I never came away from an autopsy without reflecting on the marvelous design of the human body. I don’t know how many autopsies I attended over the years as a cop and a coroner. Lots. It’s not something you score. But I always looked at postmortems as a scientific—almost spiritual—systematic exercise in examining human design.
They’re twelve major systems in your anatomy—all interlinked to ensure your survival. Remove any system (except maybe your reproductive one) and you’ll die. And these systems go about their intermingling business—day after day—year after year—without you having to consciously think about operating them.
Think about it.
All that’s required to live is a bit of maintenance and, when things go wrong, modern medical science usually knows how to patch you up. Today’s medical practitioners can replace your organs, your limbs, your hair, your eyes, your nose, and your teeth.
But what modern science doesn’t know is how all this came to be.
I’m going to do some edited plagiarism from William A. Dembski, of the Access Research Network, who wrote on intelligent design. The idea has been around since the ancient Greeks, who did some pretty deep thinking about where they came from and where they were going.
Some of it was explained by mythology, some by theology, and some by analogy. But the central question—did something intentionally design us—remains unanswered today.
Personally, I think there’s a force of infinite intelligence at work. A force we’re not capable of truly understanding, comprehending, or explaining.
Design theory—also called design or the design argument—is the view that nature shows tangible signs of having been designed by a preexisting intelligence.
The most famous version of the design argument can be found in the work of theologian William Paley who, in 1802, proposed his “watchmaker” thesis. His reasoning went like this:
“In crossing a heath, suppose I pitched my foot against a stone, and were asked how the stone came to be there; I might possibly answer, that, for anything I knew to the contrary, it had lain there forever. … But suppose I had found a watch upon the ground, and it should be inquired how the watch happened to be in that place; I should hardly think the answer which I had before given would be sufficient.”
To the contrary, the fine coordination of all the watch parts would force us to conclude that it must have had a maker—that there must have existed, at some time, and at some place or other, an artificer or artificers, who formed it for some purpose. We’d struggle to comprehend its construction and designed its use, just as we’ve struggled to understand ourselves.
Paley argued we can draw the same conclusion about many anatomical objects, such as the eye. Just as a watch’s parts are all perfectly adapted for the purpose of telling time, the parts of an eye are all perfectly adapted for the purpose of seeing. In each case, Paley argued, we discern the marks of an intelligent designer.
Although Paley’s basic notion was sound and influenced thinkers for decades, Paley never provided a rigorous standard for detecting design in nature. Detecting design depended on such vague standards as being able to discern an object’s “purpose.” Moreover, Paley and other “natural theologians” tried to reason from the facts of nature to the existence of a wise and benevolent God. They tried to prove God from the perception of perfect products.
All of these things made design an easy target for Charles Darwin when he proposed his theory of evolution.
Whereas Paley saw a finely-balanced world attesting to a kind and just God, Darwin pointed to nature’s imperfections and brutishness. Although Darwin had once been an admirer of Paley, Darwin’s own observations and experiences—especially the cruel, lingering death of his 9-year-old daughter Annie in 1850—that destroyed whatever belief he had in a just and moral universe.
Following Darwin’s widely-accepted theory of evolution, the notion of design was all but banished from biology.

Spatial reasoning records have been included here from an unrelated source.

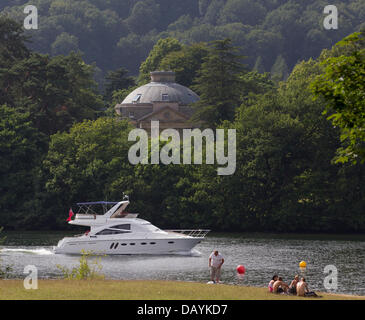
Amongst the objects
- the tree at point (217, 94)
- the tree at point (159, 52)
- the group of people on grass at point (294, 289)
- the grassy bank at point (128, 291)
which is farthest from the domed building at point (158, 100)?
the grassy bank at point (128, 291)

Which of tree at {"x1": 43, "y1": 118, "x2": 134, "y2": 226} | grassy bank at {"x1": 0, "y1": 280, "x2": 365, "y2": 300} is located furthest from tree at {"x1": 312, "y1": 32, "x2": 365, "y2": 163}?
tree at {"x1": 43, "y1": 118, "x2": 134, "y2": 226}

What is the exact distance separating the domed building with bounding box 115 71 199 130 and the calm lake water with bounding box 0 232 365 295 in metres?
74.3

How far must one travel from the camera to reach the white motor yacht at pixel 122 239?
7119 centimetres

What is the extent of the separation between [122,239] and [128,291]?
118 feet

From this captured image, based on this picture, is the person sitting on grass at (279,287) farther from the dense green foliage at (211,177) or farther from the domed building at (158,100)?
the domed building at (158,100)

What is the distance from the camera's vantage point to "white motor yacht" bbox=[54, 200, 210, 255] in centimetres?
7119

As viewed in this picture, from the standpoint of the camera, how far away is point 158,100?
16588cm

Since the 1980s, however, advances in biology have convinced a new generation of scholars that Darwin’s theory was inadequate to account for the sheer complexity of living things. These scholars—chemists, biologists, mathematicians, and philosophers of science—began to reconsider design theory. They formulated a new view of design that avoids the pitfalls of previous versions.
Called intelligent design (ID), to distinguish it from earlier versions of design theory (as well as from the naturalistic use of the term design), this new approach is more modest than its predecessors. Rather than trying to infer God’s existence or character from the natural world, it simply claims that “intelligent causes are necessary to explain the complex, information-rich structures of biology and that these causes are empirically detectable.”
Like I said, I never came away from an autopsy without a scientific and spiritual reflection on the marvelous design of the human body.
What do you think?
Have you been intelligently designed?